I've just spent some time today reading through a few new age print magazines, trying to get a feel for the market if I were to write commentary for existing publications. The magazines I read today were one issue each of: Nova (Australia's Holistic Journal), Spheres (The Spirit Guide), New Dawn, and Nexus.

Reading through all this has left me with a somewhat conflicted feeling. On the one hand, the New Age movement offers an interesting alternative mindset. On some level, I enjoy the the stories of the New Age movement: UFO technology is at our fingertips! Real perpetual motion machines! A special kind of corn that will transform you into a spiritual dynamo! The alien saviors of mankind will save us all in 2012, using the Hall of Records located underneath the pyramids of Giza to teach us ancient arcane knowledge handed down from Lemuria...

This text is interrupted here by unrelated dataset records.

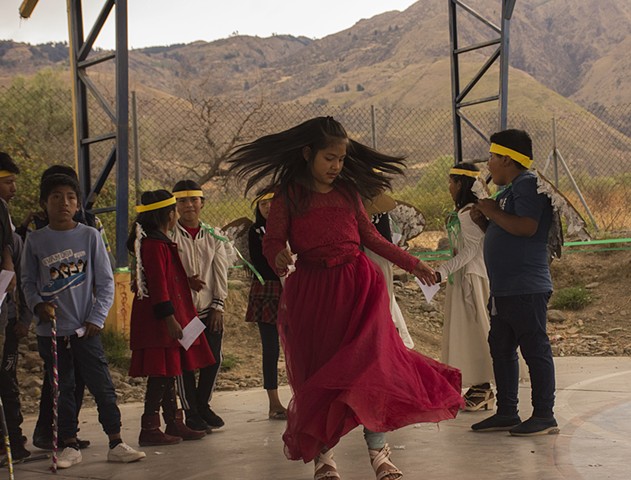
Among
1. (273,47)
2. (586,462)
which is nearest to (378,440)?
(586,462)

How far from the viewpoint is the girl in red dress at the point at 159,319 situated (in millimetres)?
6613

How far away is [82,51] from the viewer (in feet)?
34.4

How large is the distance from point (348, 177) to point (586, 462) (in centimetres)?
198

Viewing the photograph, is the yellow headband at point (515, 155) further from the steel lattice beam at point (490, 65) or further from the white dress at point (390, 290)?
the steel lattice beam at point (490, 65)

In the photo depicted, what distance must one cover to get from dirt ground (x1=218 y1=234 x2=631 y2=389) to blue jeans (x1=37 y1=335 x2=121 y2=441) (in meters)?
3.29

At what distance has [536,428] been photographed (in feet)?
21.2

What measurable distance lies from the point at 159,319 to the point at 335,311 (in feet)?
5.17

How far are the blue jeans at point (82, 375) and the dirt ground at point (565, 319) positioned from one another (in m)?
3.29

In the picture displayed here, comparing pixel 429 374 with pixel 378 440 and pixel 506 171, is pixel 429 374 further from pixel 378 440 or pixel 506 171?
pixel 506 171

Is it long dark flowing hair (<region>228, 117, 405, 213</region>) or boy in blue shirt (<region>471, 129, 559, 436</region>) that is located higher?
long dark flowing hair (<region>228, 117, 405, 213</region>)

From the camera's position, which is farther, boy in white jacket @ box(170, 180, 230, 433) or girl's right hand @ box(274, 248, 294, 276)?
boy in white jacket @ box(170, 180, 230, 433)

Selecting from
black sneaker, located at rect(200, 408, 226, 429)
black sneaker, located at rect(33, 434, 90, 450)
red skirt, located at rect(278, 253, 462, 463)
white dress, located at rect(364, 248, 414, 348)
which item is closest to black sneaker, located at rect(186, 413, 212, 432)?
black sneaker, located at rect(200, 408, 226, 429)

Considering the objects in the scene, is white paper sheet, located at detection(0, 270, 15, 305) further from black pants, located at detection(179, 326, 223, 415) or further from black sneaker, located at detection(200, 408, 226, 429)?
black sneaker, located at detection(200, 408, 226, 429)

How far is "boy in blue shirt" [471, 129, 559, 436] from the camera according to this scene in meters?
6.52
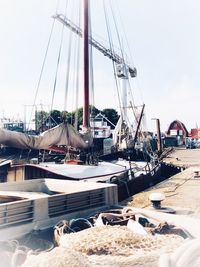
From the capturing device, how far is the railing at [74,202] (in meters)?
4.57

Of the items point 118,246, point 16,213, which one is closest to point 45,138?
point 16,213

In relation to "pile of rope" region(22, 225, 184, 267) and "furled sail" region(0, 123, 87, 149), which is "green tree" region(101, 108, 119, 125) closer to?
"furled sail" region(0, 123, 87, 149)

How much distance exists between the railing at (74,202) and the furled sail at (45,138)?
6.44m

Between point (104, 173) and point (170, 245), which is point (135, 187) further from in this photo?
point (170, 245)

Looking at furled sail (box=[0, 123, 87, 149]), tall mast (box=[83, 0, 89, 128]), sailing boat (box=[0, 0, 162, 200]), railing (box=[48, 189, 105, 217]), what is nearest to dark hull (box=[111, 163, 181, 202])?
sailing boat (box=[0, 0, 162, 200])

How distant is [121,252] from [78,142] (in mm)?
10338

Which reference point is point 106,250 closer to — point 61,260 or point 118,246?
point 118,246

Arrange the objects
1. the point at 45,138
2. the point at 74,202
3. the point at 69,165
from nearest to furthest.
→ the point at 74,202, the point at 45,138, the point at 69,165

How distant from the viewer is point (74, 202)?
4863 mm

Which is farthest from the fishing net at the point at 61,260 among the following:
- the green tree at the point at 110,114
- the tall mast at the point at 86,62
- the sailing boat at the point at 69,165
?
the green tree at the point at 110,114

It disturbs me that there's a large population out there that seems to regard all of this as "true" in the same sense that it's "true" that they are holding a magazine; but on the other hand, it's "fun" and if you feel like it, you can probably find a way to entertain the possibilities at least enough to stretch your mind just a little bit.

Another trend that really disturbs me is the dismaying amount of advertisement for "healing" and "psychic reading". One thing that bothers me is that it's clear that people drawn to this would like to get help on some level, but it seems to me that a lot of these people get caught bouncing from one miracle cure to the next, like people always switching up their fad diets. In other words, I have not been left with a very high opinion of how often these things live up to their claims. My opinion of psychiatry is similar.

Ok, don't get me wrong: I think it's good that people are seeking out help and understand at least on some level that the rational-materialist worldview is not the only one worthy of consideration. That's excellent. I also think it's a good sign that people have some kind of intuitive understanding that it is possible for them to awaken something inside of themselves that is, shall we say, more "self-actualized". To my mind, this amounts to a real desire to improve oneself -- surely a laudable goal.

Unfortunately, it seems to me that the thought process involved is so muddled and tangled up with wishful thinking that progress becomes a matter of sheer luck, if it takes place at all. Another aspect of the problem seems to be the addiction to "feeling good". Not that there's an inherent problem with doing new-agey activities that leave you feeling good, but bouncing from one "miracle" fad to the next would seem to indicate a low level of long-term change. And maybe I disagree with the attitude that the ability to feel really good for a couple of hours or days is equivalent to working through deep issues.